__EXTRAIT DU DOCUMENT__:
● ● ●

Détour obligatoire pour les amateurs d’Histoire, Lavaudieu, classé parmi "Les Plus Beaux Villages de France" et "Pays d’Art et d’Histoire", est situé au Sud-Est de Brioude, dans le département de la Haute-Loire en Auvergne. Traversé par la Senouire, "La Vau Diu" en occitan, vient du latin "Vallis Dei" qui veut dire la "Vallée de Dieu". Plein de charme et propice à la flânerie, ce magnifique village est réputé pour son abbaye bénédictine Saint-André.
Lavaudieu était en fait connu jusqu'au XV° siècle sous le toponyme de Saint-André-de-Comps.
C’est saint Robert de Turlande, fondateur de la Chaise-Dieu, qui crée en 1057 cette abbaye dans la vallée de la Senouire. Destinée à une communauté bénédictine, l’abbaye accueille des religieuses jusqu’à la Révolution Française.
L'église abbatiale Saint-André
Longueur de l'église dans l'œuvre : 26,70 mètres
Largeur de la nef principale : entre 5,60 et 5,30 mètres
Largeur au transept : 12,15 mètres
Hauteur de la nef : 14 mètres environ
L'église se signale de l'extérieur essentiellement par son clocher octogonal roman en pierre rouge. Il a perdu sa flèche de pierre à la Révolution. L'édifice dans son ensemble possède des dimensions restreintes et n'excède pas 26,70 mètres de longueur dans l'œuvre. Il est doté d'une petite nef romane à trois travées, agrandie vers le Nord d'un collatéral à une époque plus tardive. Les deux bras du transept sont peu saillants. Ils s'achevaient primitivement tous les deux par des absidioles, mais l'ouverture du bras Sud fut considérablement modifiée aux XVII°-XVIII° siècles. Le chœur s'achève en abside.
Les bâtiments conventuels s'articulent autour d'un magnifique cloître roman de facture très ancienne, avec alternance de colonnettes simples et doubles à motifs divers (losanges, tores…).
Réfectoire : environ 15,60 × 5,50 mètres
Peintures murales de la Nef (XIV°)
L'ensemble des fresques qui ornent l'intérieur de l'église fut découvert lors de fouilles entreprises vers 1965. Cette incroyable série de peintures murales fut commandée vers 1348 par Louise de Vissac, prieure de l'abbaye. Les artistes qui travaillèrent dans la nef, sur la voûte et sur l'arc triomphal séparant la nef et le chœur, furent probablement en contact avec des peintres italiens. Cette influence est visible dans les couleurs et traitements des sujets religieux qu'ils représentèrent.

● ● ●

__LA CONSIGNE__:
Répondez à ces questions d'après le texte sur Lavaudieu :
1. Sous quel nom Lavaudieu était-il connu jusqu'au XVe siècle ?
2. Qui a créé l'abbaye, et en quelle année ?
3. Vers quelle année les fresques de l'église ont-elles été découvertes ?

__DONNÉES FOURNIES__:
● ● ●

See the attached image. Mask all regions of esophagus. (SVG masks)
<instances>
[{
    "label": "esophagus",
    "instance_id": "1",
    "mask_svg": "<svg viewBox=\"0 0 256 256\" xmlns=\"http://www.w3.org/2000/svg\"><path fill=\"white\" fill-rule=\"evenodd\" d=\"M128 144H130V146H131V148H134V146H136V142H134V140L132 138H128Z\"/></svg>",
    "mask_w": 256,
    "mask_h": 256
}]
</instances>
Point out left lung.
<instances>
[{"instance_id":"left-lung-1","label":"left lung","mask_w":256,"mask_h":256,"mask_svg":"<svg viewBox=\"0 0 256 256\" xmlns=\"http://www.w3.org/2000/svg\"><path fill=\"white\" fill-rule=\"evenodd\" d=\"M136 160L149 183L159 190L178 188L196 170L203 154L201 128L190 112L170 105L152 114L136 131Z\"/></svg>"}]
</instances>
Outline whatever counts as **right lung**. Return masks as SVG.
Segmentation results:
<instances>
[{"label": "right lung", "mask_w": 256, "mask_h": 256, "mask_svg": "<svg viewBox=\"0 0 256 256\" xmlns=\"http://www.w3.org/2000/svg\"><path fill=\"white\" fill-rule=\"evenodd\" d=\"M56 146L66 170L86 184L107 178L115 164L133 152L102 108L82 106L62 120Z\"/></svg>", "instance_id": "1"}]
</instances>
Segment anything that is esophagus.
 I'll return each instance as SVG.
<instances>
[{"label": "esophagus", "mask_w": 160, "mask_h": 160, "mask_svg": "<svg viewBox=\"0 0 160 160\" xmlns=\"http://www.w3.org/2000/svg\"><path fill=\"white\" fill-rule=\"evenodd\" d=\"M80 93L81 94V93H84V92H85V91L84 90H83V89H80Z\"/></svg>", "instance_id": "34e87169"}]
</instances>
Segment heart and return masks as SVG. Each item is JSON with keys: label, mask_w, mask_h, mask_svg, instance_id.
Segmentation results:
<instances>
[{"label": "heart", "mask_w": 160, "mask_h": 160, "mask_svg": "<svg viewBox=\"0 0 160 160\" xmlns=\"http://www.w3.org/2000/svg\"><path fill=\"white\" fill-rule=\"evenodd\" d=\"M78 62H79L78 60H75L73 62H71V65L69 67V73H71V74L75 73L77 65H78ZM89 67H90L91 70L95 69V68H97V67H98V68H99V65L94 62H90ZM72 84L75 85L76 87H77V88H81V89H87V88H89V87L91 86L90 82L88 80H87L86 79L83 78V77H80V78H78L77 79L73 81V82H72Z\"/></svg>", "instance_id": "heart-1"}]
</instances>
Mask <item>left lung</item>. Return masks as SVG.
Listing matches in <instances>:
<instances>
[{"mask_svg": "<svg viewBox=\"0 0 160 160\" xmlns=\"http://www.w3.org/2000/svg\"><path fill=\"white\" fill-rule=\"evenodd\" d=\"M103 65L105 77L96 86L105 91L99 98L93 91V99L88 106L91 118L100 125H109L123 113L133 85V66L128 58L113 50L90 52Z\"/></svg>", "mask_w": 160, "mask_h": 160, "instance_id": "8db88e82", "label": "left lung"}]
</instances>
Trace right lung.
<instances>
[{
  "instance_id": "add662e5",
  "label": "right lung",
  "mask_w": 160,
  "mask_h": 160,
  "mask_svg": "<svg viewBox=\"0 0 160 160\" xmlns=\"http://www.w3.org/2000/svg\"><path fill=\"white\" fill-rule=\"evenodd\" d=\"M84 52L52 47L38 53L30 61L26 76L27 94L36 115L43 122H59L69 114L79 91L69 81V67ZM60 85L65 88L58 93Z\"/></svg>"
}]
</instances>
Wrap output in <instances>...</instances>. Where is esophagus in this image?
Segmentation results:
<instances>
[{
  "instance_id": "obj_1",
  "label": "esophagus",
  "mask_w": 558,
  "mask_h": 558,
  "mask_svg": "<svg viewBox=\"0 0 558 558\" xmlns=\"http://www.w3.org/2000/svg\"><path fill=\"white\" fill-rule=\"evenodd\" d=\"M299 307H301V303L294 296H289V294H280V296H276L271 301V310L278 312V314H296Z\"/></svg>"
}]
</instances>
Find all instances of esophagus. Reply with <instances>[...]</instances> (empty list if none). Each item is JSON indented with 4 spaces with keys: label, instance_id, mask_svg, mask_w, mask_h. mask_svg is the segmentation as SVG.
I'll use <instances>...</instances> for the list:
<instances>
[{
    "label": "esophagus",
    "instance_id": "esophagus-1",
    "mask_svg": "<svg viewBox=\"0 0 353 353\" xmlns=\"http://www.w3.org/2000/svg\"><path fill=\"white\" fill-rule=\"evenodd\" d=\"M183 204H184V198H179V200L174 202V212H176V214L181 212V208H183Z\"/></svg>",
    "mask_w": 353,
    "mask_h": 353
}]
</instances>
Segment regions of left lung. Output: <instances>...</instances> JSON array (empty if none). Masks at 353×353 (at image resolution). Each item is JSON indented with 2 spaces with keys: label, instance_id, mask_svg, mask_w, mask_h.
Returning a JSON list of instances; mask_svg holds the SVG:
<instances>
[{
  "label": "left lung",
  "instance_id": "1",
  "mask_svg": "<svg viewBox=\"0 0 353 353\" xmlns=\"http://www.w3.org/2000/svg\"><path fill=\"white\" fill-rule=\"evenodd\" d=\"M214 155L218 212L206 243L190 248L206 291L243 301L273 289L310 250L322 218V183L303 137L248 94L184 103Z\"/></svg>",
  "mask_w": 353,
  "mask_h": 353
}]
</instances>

● ● ●

__RÉPONSE__:
1. Saint-André-de-Comps.
2. Saint Robert de Turlande, en 1057.
3. Vers 1965.